In fact, there are more issues in this naive approach, hidden in the “apply an operator”. How the “apply” has to work internally, depends crucially on the form of the operator. First, you can can have a single local operator, e.g. a single \(S^z_i\). Applying such an operator breaks translation invariance, so you can not write the result as iMPS. (Rather, you would need to consider a different unit cell in a background of an iMPS, which we define as “segment” boundary conditions.)

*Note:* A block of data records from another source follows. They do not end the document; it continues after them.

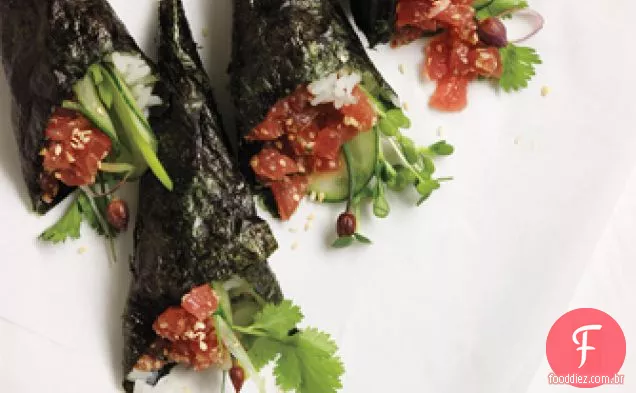 Rolos De Atum Picante De Seattle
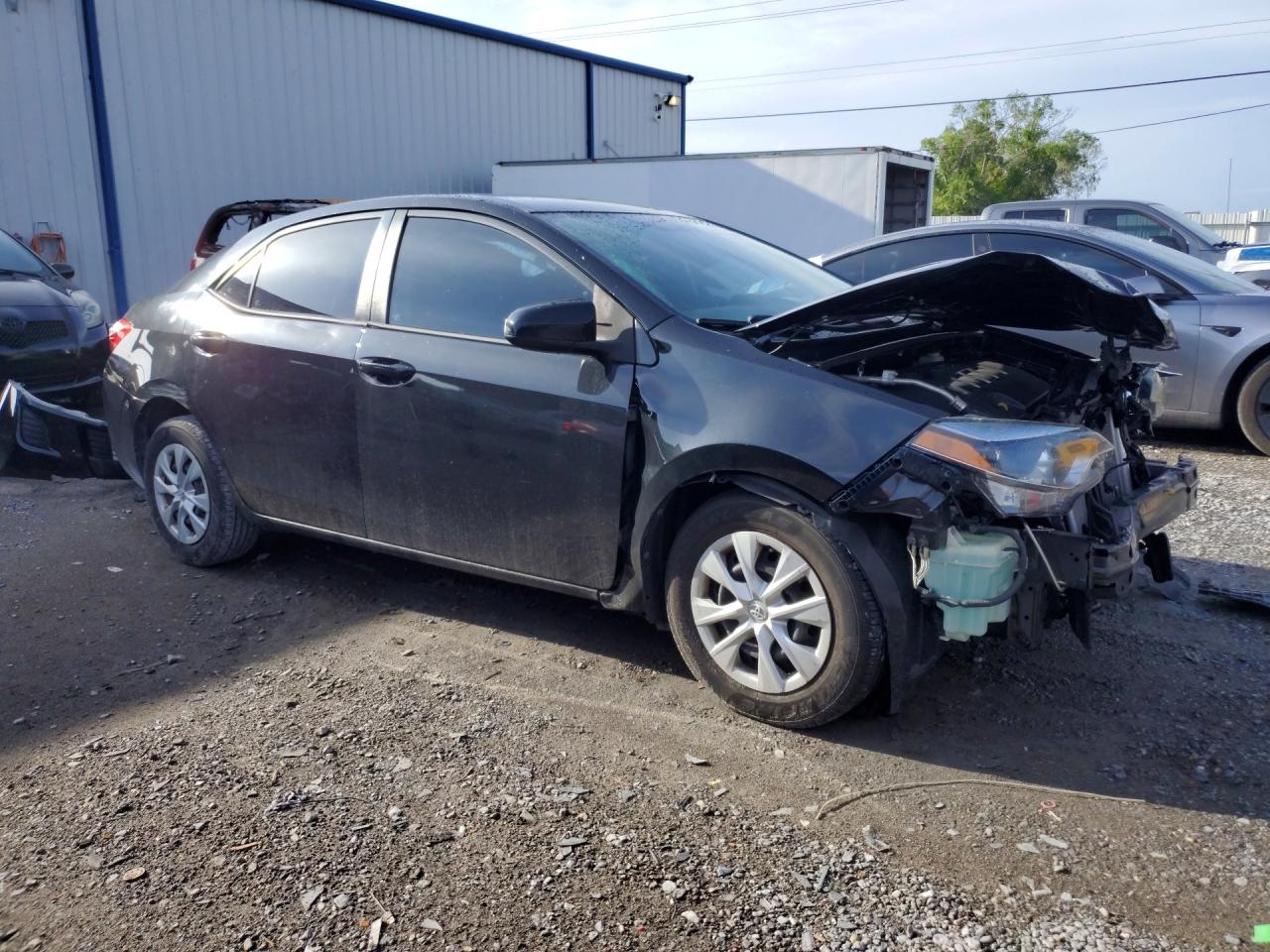 2015 Toyota Corolla L Gray vin: 2T1BURHE0FC311573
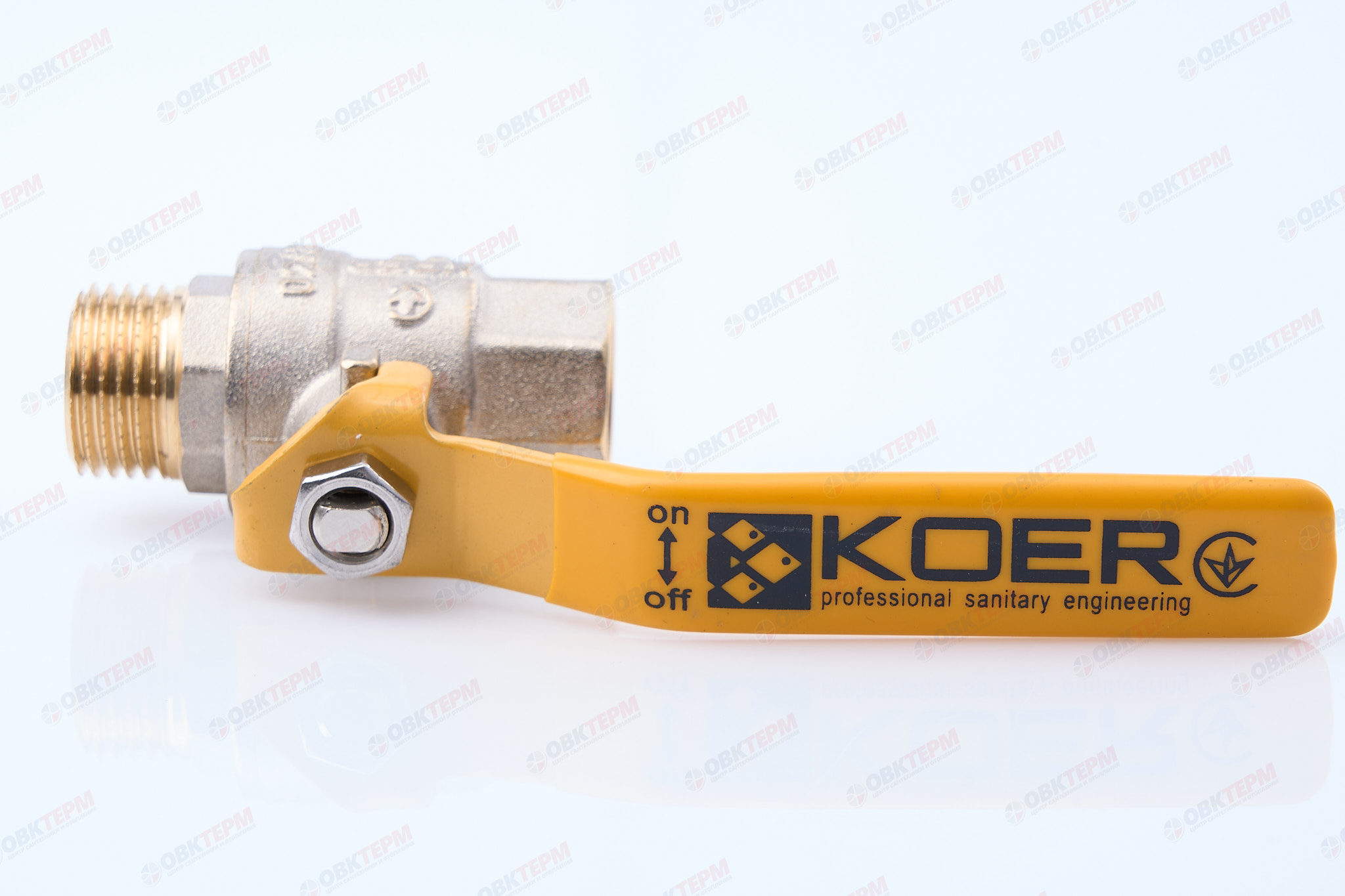 Кран шаровый    KOER/NOLF  ГАЗ     1/2" ВН   ручка   усиленный  (80/20) - Изображение №5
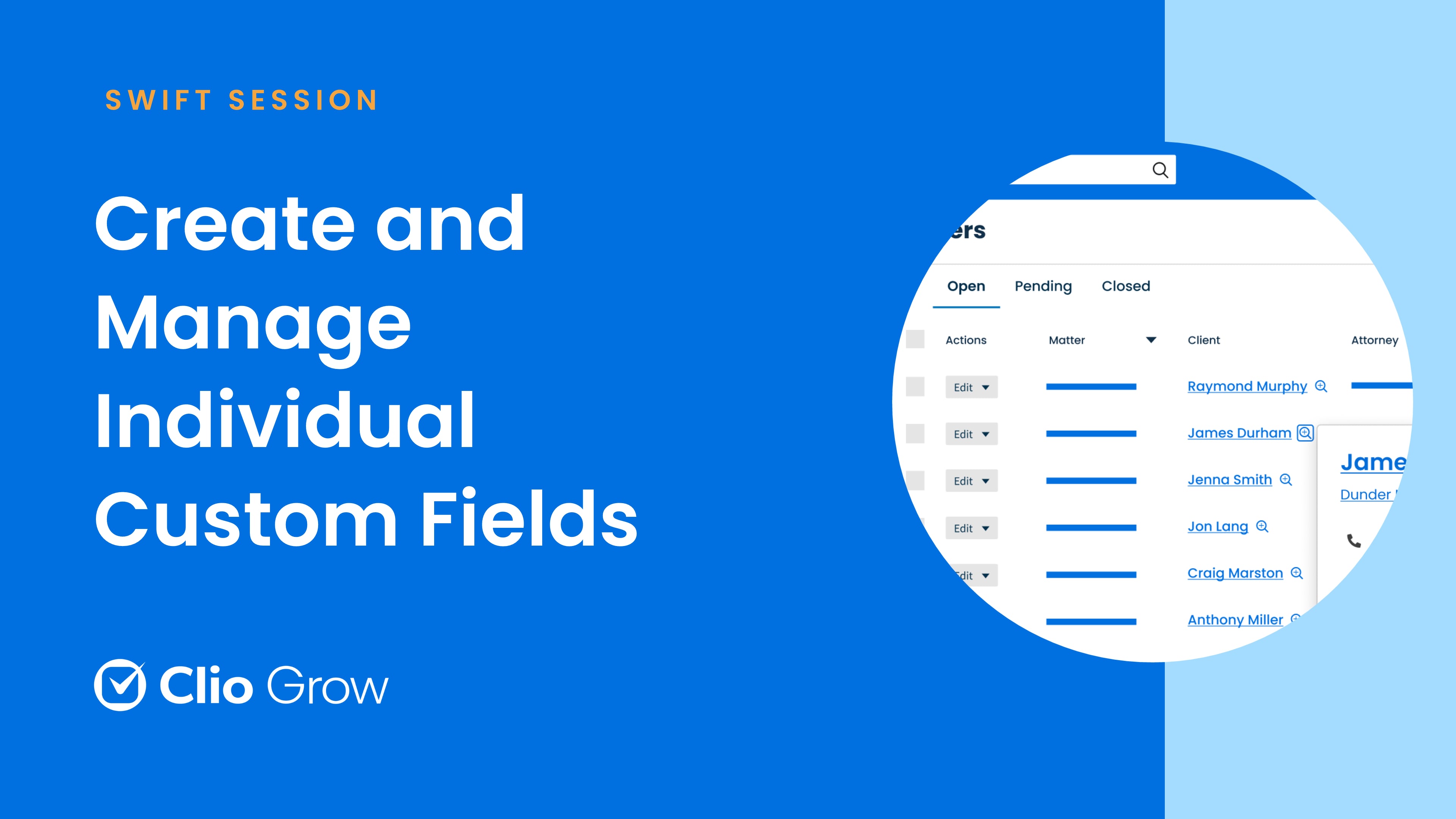 Create and Manage Individual Custom Fields in Clio Grow | Videos ...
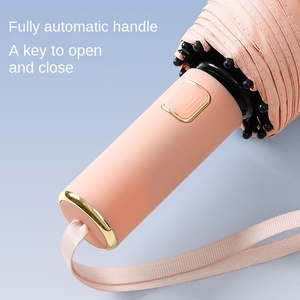 Three-fold Solid Color Business Full-<b>automatic</b> Section Sunshade <b>Umbrella</b> Black Rubber Sunscreen Folding Men's Printing - Product Image 4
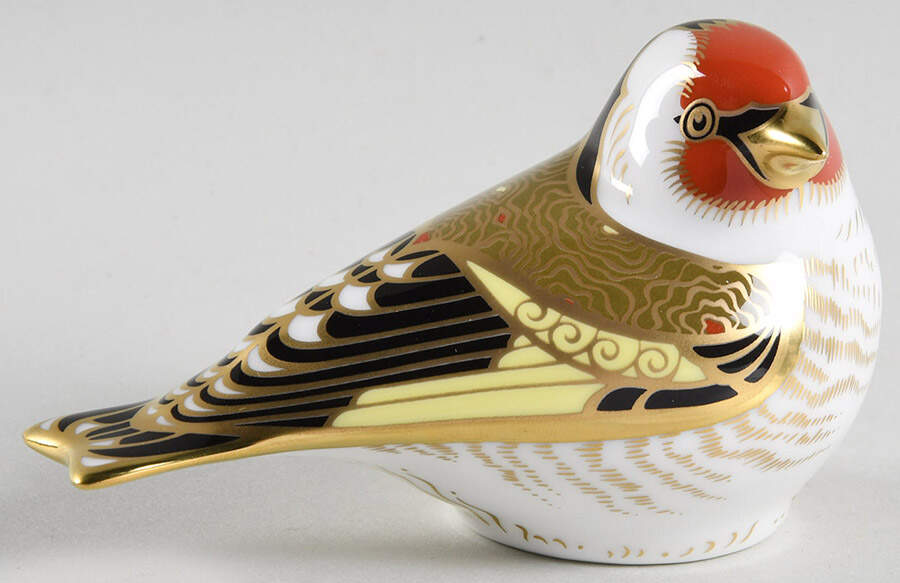 Imari Paperweight Collection Goldfinch - With Box Bx380 by Royal Crown Derby-1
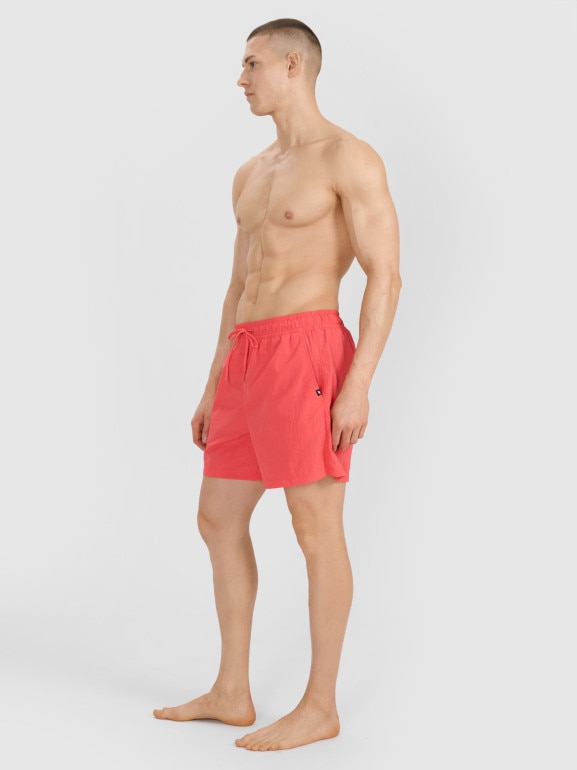 Męskie spodenki plażowe 4F 4FRSS25UBDSM178 - czerwone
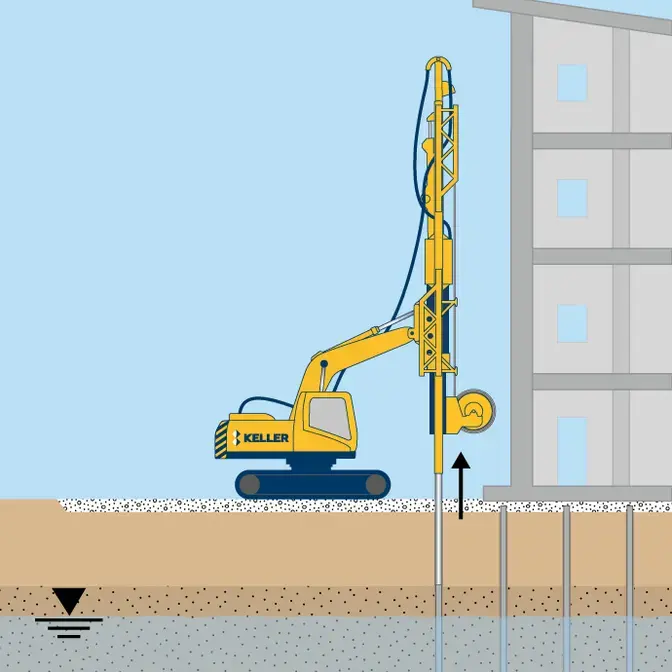 Earthquake drains technique illustration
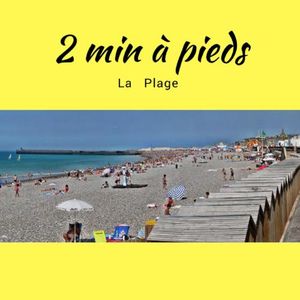 Image of L'établissement LA PLAGE A 2 PAS, vous propose 4 appartements neufs, NETFLIX, lits faits à votre arrivée, serviettes de toilette, Wifi, en hyper centre ,Plage à 100m, BOX à Vélos, paiement 3 fois sans frais, prix tout compris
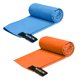 thumbnail image 5 of 2 Uds Toalla Absorbente De Agua Cómoda Toalla Transpirable Naranja Y Azul, 5 of 5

Second, you might have an extensive “sum of local operators”, e.g. \(M = \sum_i S^z_i\) or directly the Hamiltonian. Again, the local terms break translation invariance. While in this case the sum can recover the translation invariance, the result is again not an iMPS, but in the tangent space of iMPS (or a generalization thereof if the local terms have more than one site). Expectation values, e.g. the energy, are extensive sums of some density (which is returned when you calculate the expectation values). You can not get this from MPS.overlap(), since the latter gives products of local values rather than sums. In general, you might even have higher moments (e.g., \(M^2\) or \(H^2\)), for which expectation values scale not just linear in \(N\), but as higher-order polynomials.

Finally, you can have a product of local operators rather than a sum (roughly speaking, ignoring the issue of commutation relations for a second). An example would be a time evolution operator, say Trotter decomposed as

\[U = exp(-i H t) \approx \prod_{i~\mathrm{even}} e^{-i h_i t} \prod_{i~\mathrm{odd}} e^{-i h_i t}.\]

After applying such an evolution operator, you indeed stay in the form of a translation invariant iMPS, so this is the form assumed when calling MPO apply() on an MPS.